BarcelonaAccidents 2010-18

Yes, I let myself go and get sucked in by my origins. I just had to work on a database that is from my hometown (Barcelona) as a modest way to show my support to the fellow Catalans in these sad days (‘Stay strong and together’)

I obtained all the information thanks to openData Barcelona. All these file are easily available in BarcelonaOpenData

nofrauds

Brief description of Barcelona Accidents.

  1. Dataset contains all the accidents that the local police attended from 2010 to 2018.
  2. The information is gathered and spread in different files: - Accidents. This one has all information about every single accident and its time (date and time) and location (street, district, longitude and latitude). It also gives detailed information about the victims of the accident: how many in total were involved and what type of injuries they had: minor, severe or death. It also gives us the number of vehicles involved in the accident. Finally, there is a column that explains what the role of the pedestrian in the accident if in any case it was one involved. - Causes of the accident. This one adds ‘initial_street’ and ‘mediate_cause’. While the meaning of the first added column is unclear and will need further analysis, the second one -‘mediate_cause’ - indicates the reason - if any - behind the accident (alcohol, drugs, weather, etc). - People. This file contains the information for every single person involved in the accident. What vehicle they were in (car, motorcycle, etc), gender, age, his/her role in the accident (driver, passenger or pedestrian), if he/she was present or not and lastly what injuries suffer and if he/she was treated or not. - Types. This CSV adds a file named ‘accidents_description’ and it describes the type of accident: tun over, collision, crash, etc - Vehicles. This one adds a more detailed information about the vehicle: apart from type (car, bus,etc), it considers the brand name, model, color, what type fo license was holding the driver and finally for how long that driver has been holding the license.

  3. It has been a hard work to combine all different CSV due to different encodings and column’s names.
  4. Once I have all data combined, I will analyze the accidents as a whole and, at the same time, the accidents in which people died. I will compare both (all accidents and deadly accidents) to see if there is something we can learn about them and to see if they are correlated somehow.
  5. Important consideration: the accidents where people died represent 0.27% (just I did not miss any comma) of the total. It haas two conclusions: this is very imbalanced dataset and any change in the number of deaths even by one accident can change its statistics significantly.
  6. The link on GitHub for a more detailed and technical explanation is available here:BarcelonaAccidents. I will keep on updating them as I move forward.

Non-technical description of BarcelonaAccidents.

Gathering the data.

First I combine all files for accidents, causes, people, types and vehicles from 2010 to 2018. Once done, I merged them all together using the number of case file as a common index. You can see the coding in BarcelonaAccidents

DATA ANALYSIS

I will start with the most basic information contained in the first file, time, location, number f vehicles, number of people affected and its injuries to finish with the pedestrian cause (reminder: only those in which Barcelona local police is involved) like location, time, number of vehicles, number of people implied and the degree of its injuries.

Time Based Analysis

  • Year.

accidents_deaths_per_year

The trend is clear in both cases; while the accidents have been increasing during last years up until 2018 where the were reduced, the number of people that lost their lives in those have clearly diminished except for 3 years: 2014, 2016 and 2018. A more detailed analysis show how the ratio deaths per accidents spiked for 2018.

EXERCISE TASKS ::
1. In the Barcelona accidents write-up, why does the author call the dataset very imbalanced? Answer in one to three sentences.
2. Please reproduce everything in the Barcelona accidents write-up from "4. Once I have" down to "I move forward.".
3. Take the Barcelona accidents write-up further, starting right after its final sentence.
You won't need the items that follow the Barcelona accidents write-up.

[Records held in a dataset]
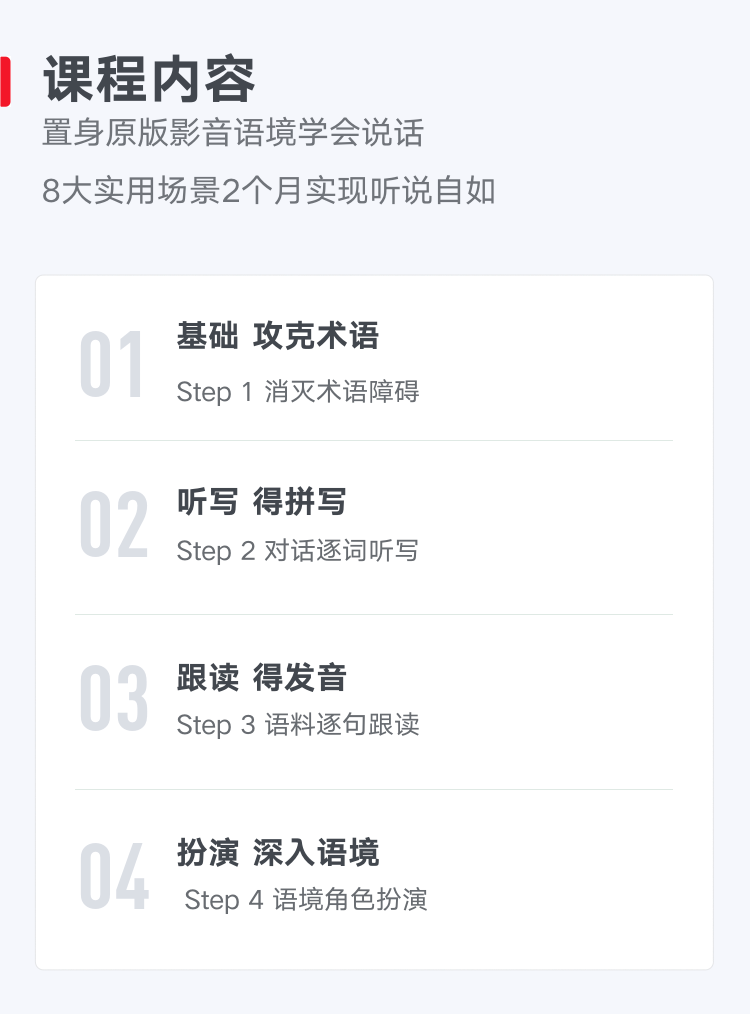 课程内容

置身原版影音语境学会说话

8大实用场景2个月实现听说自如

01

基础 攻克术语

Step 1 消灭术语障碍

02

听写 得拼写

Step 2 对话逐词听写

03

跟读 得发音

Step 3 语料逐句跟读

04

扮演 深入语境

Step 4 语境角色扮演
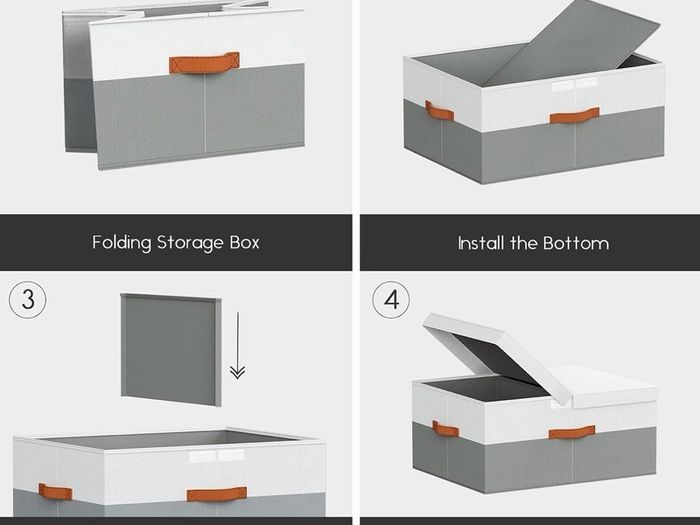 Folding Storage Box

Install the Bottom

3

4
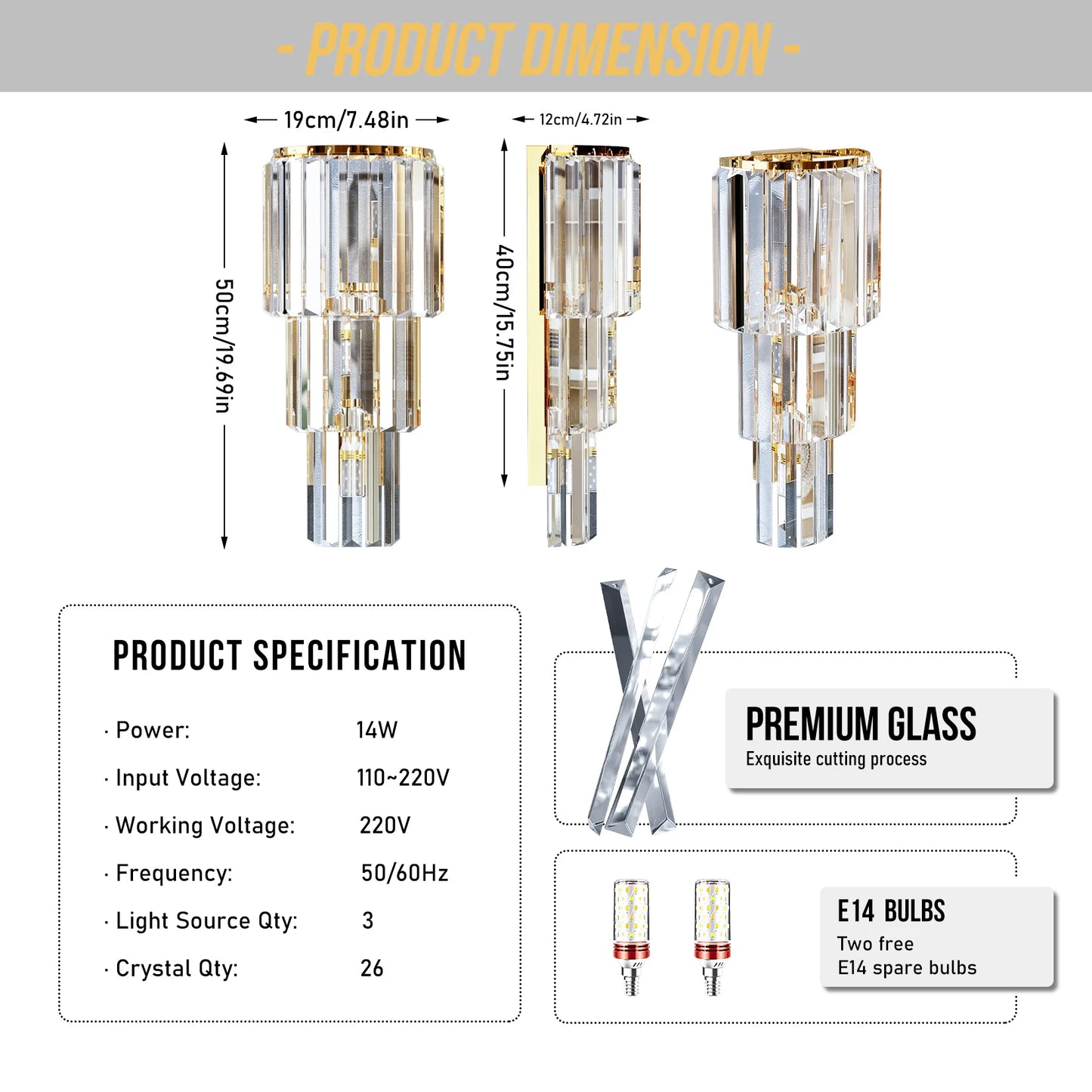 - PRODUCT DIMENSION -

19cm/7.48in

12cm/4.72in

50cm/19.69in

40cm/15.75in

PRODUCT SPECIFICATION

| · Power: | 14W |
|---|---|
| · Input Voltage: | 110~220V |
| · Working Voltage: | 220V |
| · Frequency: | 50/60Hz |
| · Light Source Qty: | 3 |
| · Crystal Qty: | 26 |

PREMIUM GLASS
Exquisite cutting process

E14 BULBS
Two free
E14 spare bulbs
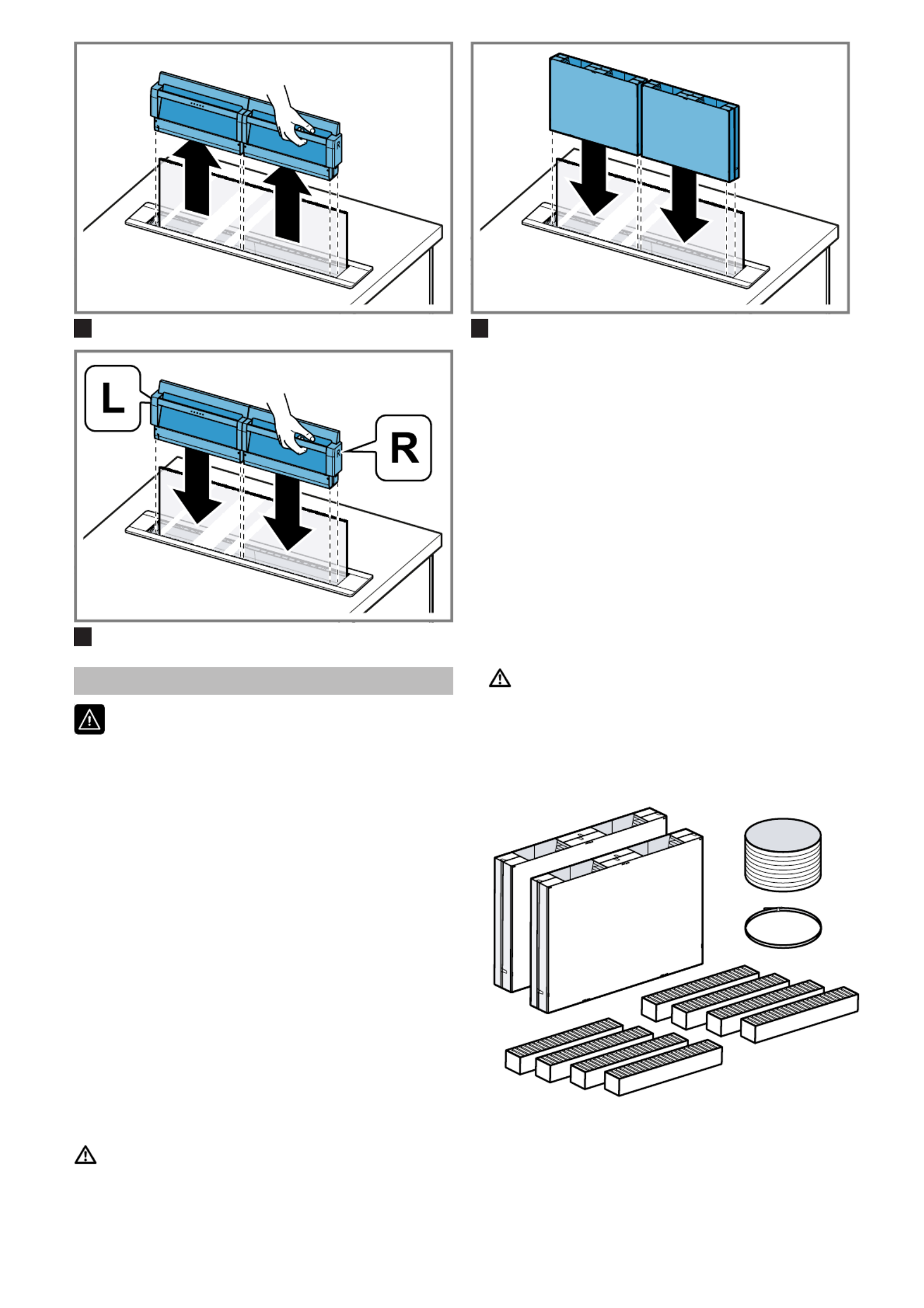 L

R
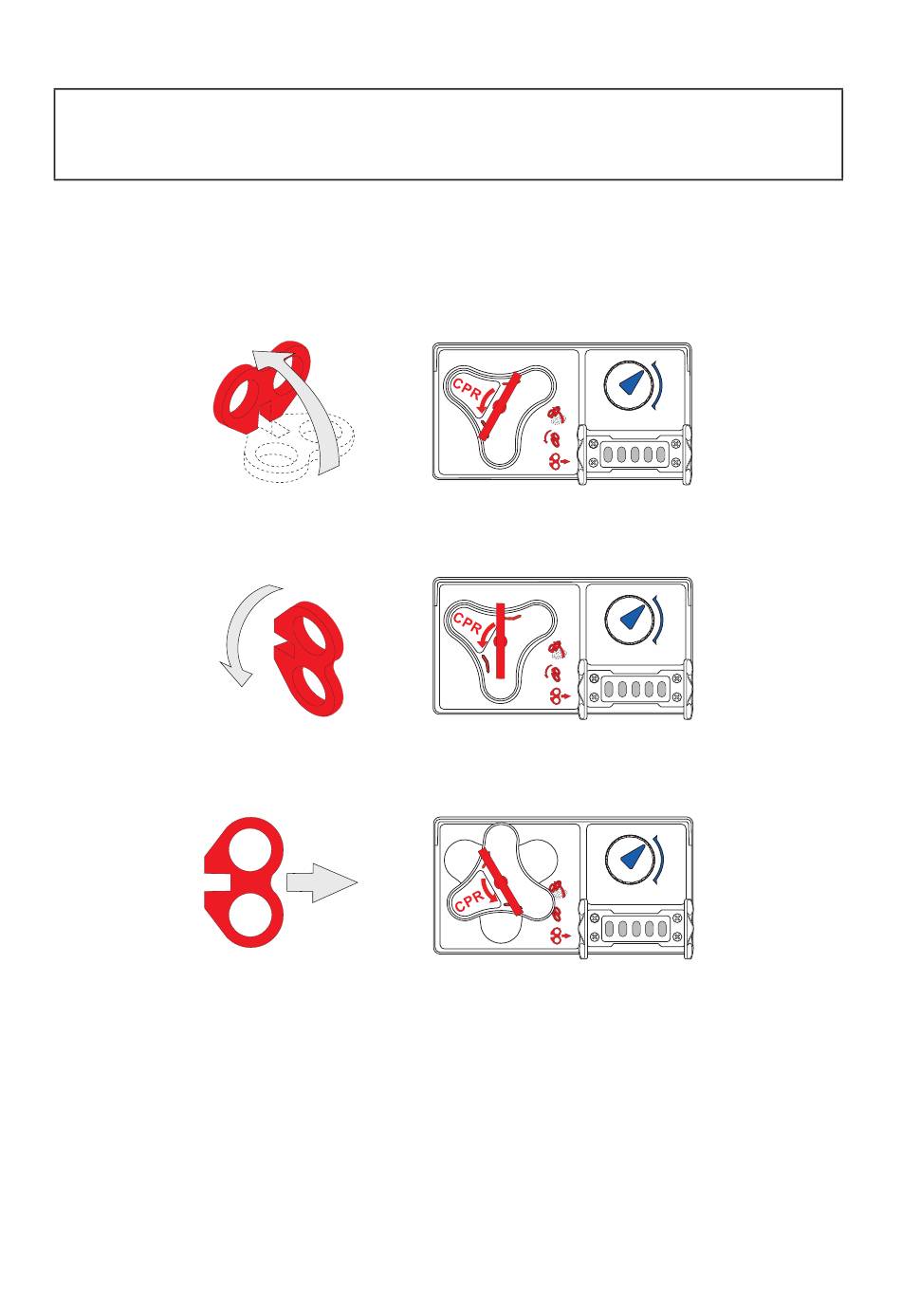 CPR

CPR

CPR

TASK-BY-TASK OUTPUTS ::
1. Accidents in which people died make up only 0.27% of all the accidents. Because fatal cases are so rare, a change of even one accident in the number of deaths can shift the statistics significantly.

2.
4. Once I have all data combined, I will analyze the accidents as a whole and, at the same time, the accidents in which people died. I will compare both (all accidents and deadly accidents) to see if there is something we can learn about them and to see if they are correlated somehow.
  5. Important consideration: the accidents where people died represent 0.27% (just I did not miss any comma) of the total. It haas two conclusions: this is very imbalanced dataset and any change in the number of deaths even by one accident can change its statistics significantly.
  6. The link on GitHub for a more detailed and technical explanation is available here:BarcelonaAccidents. I will keep on updating them as I move forward.

3.
avg_deaths_accident_per_year

  • Month.

accidents_deaths_per_month2

In the graph, we can see how the number of accidents keep steadily during most part of the year except for July and August where they clearly go down. When it comes to analyze deaths, the picture changes. While it looks like the previous months to summer it slows down ( less people dying), it peaks in summer to then go down again.

  • Weekday.

accidents_deaths_per_weekday2

Do you see how the accidents grow constantly during the week to reach its maximum on Friday and then go down during the weekend? Well, when it comes to deaths the analysis is that weekends are the days with the highest numbers of deaths while Monday… What does it mean? Isn’t it strange to see Monday so high out of nowhere?

  • Weekend.

accidents_deaths_per_weekend2

In this case, we can see how the line representing the number of deaths, peaks up on Friday night and also on Saturday night but not as much. This is important to point out because this explains why Saturday stands out in the number of deaths. Saturday includes the late hours of the Friday night and early hours of Saturday night. But if we understand Friday night as the hours from Friday 10pm to Saturday morning 5am, Friday should stand out as the most dangerous hours of the week.

  • Hour.

accidents_deaths_per_hour

This new chart is confirming all that we have been seeing so far. It is that the riskiest time to drive in Barcelona is during the early morning mainly during the weekend. The first chart, similar to the one we had for the weekend, shows that correlation broken between accidents and deaths.

  • Shift

Doing the analysis by shift, it is a little bit overdoing it but I think it will give a clearer picture of the non-correlation in hour for accidents as a whole and the ones with people dying. As a reminder: morning goes from 6am to 2pm, afternoon/evening up until 10 and the rest is night.

accidents_deaths_by_shift

Conclusion: All these charts (and others that I could plot) show how the accidents as a whole are more related to the traffic. More accidents during weekdays versus weekends, less accidents during the night shift vs the rest of the day,etc. On the other hand, the accidents in which people die tend to lean more towards the less busy times. As an example, we have the pie charts for the shifts.

  • Interesting Info accidents/deaths/barcelona.

I just display a chart with some info regarding the accidents.

accidents_deaths_info

Location Based Analysis

  • District.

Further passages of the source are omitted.